─── DATA FOR THIS EXERCISE ───

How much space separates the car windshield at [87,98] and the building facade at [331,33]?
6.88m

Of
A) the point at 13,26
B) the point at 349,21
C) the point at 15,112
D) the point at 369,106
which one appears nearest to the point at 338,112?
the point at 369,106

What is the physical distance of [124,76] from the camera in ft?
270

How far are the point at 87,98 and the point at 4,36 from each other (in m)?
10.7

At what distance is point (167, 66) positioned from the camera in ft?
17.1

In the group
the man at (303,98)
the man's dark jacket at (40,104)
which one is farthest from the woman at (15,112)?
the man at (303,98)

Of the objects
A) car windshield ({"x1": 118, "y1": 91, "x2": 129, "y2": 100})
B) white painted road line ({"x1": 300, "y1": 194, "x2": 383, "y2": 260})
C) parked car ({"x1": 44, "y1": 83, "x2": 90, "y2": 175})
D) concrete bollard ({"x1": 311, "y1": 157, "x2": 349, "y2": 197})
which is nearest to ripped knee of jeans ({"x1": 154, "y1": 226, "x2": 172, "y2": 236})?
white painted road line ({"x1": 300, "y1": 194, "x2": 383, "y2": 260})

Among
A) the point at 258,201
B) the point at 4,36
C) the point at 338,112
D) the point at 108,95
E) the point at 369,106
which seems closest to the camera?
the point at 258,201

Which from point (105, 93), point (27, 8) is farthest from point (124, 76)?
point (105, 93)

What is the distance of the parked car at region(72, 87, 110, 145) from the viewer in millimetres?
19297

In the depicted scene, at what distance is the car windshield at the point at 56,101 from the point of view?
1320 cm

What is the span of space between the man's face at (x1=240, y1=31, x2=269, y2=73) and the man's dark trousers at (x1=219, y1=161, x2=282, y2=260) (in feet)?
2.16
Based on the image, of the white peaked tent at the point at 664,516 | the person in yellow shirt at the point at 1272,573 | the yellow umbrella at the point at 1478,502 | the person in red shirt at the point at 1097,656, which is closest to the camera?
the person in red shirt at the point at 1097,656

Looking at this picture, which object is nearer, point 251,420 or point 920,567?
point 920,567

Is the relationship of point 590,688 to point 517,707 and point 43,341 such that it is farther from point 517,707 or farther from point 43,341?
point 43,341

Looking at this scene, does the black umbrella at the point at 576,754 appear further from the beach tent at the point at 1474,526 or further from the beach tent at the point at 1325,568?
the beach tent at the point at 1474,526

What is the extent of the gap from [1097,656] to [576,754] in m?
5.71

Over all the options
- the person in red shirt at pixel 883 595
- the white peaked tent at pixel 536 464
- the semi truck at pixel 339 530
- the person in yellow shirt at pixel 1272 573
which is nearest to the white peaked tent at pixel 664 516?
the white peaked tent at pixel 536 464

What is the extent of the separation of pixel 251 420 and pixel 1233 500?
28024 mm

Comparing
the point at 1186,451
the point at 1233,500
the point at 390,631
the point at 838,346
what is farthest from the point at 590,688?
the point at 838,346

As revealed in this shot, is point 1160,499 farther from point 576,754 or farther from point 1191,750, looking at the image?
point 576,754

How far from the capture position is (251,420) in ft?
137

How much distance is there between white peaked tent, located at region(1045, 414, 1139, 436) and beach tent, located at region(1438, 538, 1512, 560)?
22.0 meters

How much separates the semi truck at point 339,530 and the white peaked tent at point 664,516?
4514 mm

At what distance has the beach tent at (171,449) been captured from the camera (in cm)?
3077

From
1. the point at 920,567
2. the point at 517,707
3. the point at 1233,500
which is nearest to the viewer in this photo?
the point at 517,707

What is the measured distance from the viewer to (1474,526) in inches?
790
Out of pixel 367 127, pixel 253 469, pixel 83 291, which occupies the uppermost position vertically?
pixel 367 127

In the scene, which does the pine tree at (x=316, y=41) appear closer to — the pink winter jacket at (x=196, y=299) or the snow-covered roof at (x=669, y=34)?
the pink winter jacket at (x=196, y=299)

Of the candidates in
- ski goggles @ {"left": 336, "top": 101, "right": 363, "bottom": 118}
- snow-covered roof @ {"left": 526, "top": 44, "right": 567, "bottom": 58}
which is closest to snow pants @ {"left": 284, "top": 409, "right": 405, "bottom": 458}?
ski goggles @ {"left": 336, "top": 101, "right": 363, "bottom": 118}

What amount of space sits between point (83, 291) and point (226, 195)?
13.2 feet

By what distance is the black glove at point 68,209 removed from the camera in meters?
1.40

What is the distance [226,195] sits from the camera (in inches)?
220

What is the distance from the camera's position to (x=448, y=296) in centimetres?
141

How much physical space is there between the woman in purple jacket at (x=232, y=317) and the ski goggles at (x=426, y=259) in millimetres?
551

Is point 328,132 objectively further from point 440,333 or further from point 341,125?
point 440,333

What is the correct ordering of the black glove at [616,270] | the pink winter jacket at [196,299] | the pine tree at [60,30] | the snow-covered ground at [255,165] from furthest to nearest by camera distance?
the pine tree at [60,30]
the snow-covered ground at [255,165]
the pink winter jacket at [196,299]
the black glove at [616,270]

───

STATED TASK
Transcribe the records above exactly, but only from the line that contains "What is the distance from" through their final line, inclusive.

CORRECT RESULT
What is the distance from the camera's position to (x=448, y=296) in centimetres?
141

How much physical space is there between the woman in purple jacket at (x=232, y=317) and the ski goggles at (x=426, y=259) in millimetres?
551

Is point 328,132 objectively further from point 440,333 or further from point 341,125?
point 440,333

What is the correct ordering of the black glove at [616,270] | the pink winter jacket at [196,299] | the pine tree at [60,30] | the snow-covered ground at [255,165] from furthest to nearest by camera distance?
the pine tree at [60,30]
the snow-covered ground at [255,165]
the pink winter jacket at [196,299]
the black glove at [616,270]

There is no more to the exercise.